I made it home, slowly.
The second time I drove the van, it was also dark. The difference was that this time I had lights. I also had 3 drunken males and a piles of bicycles to distribute across Berlin.
I made it home that night too, but not before I’d reversed into a signpost*.
***
DB’s dad brought the van round and DB went to work.
I finished putting away the last few things (amazing what you can oversee) and hung up a picture I’d rediscovered in the dog-proofing sort out.
Then, fully appreciating the pointlessness, I washed the floor. I wanted the inevitable first-day pictures (and hordes of dog lover visits) to take place without being embarrassed by the state of the house/floor. Also, it’s easier to prove find out how grubby a dog is when you start from clean.
(This is a good place to issue a slight disclaimer for the last post… quite a lot of the things I sorted were things I’ve been meaning to do for a while – sometimes I need a more pressing reason than just because…)

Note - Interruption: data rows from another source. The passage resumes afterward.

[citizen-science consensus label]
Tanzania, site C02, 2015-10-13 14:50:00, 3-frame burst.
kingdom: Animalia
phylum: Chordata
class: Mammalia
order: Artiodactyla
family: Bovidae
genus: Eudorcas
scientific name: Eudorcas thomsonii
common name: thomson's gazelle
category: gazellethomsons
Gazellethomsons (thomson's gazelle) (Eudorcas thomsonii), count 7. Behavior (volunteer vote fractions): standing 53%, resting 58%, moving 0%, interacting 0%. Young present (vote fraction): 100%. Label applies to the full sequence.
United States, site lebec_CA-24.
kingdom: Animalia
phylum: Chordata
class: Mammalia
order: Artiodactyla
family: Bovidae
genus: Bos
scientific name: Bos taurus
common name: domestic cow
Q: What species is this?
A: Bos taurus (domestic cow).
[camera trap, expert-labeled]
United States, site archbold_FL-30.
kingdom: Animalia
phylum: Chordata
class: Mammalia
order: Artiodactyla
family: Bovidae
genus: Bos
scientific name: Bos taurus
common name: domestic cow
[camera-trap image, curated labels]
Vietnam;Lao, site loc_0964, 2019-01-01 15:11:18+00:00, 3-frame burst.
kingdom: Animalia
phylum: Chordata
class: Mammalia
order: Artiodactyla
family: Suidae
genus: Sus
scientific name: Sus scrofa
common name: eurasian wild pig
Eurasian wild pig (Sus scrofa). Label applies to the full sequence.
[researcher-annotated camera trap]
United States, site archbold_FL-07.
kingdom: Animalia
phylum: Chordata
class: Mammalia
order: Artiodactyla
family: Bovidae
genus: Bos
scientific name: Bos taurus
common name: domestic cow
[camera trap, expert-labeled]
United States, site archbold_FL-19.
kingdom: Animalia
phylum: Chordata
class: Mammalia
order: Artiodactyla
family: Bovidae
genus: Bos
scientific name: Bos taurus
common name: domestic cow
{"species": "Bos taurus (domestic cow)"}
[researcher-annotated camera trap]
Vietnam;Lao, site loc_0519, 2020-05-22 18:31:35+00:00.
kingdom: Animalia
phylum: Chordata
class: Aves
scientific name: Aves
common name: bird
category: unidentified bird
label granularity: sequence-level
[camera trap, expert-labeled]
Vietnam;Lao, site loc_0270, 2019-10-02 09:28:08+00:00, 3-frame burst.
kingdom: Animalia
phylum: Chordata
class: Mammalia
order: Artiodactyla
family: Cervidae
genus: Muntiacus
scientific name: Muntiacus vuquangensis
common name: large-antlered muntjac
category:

When everything was ready, I looked up the dog’s home’s address and had a more-or-less** leisurely breakfast.
***
So.
There I was, breakfasted and with a van and a clean house and a newly programmed SatNag.
Off I set.
* please note – when delivering drunken people to their homes, DO NOT believe them when they tell you there is room to turn a van round in front of their house. Such foolish belief could lead to reversing down a steep sloping drive and back onto the road…..or into a signpost…
** less (because of already being later )
Brave. That’s all I can say. I hate driving in snow.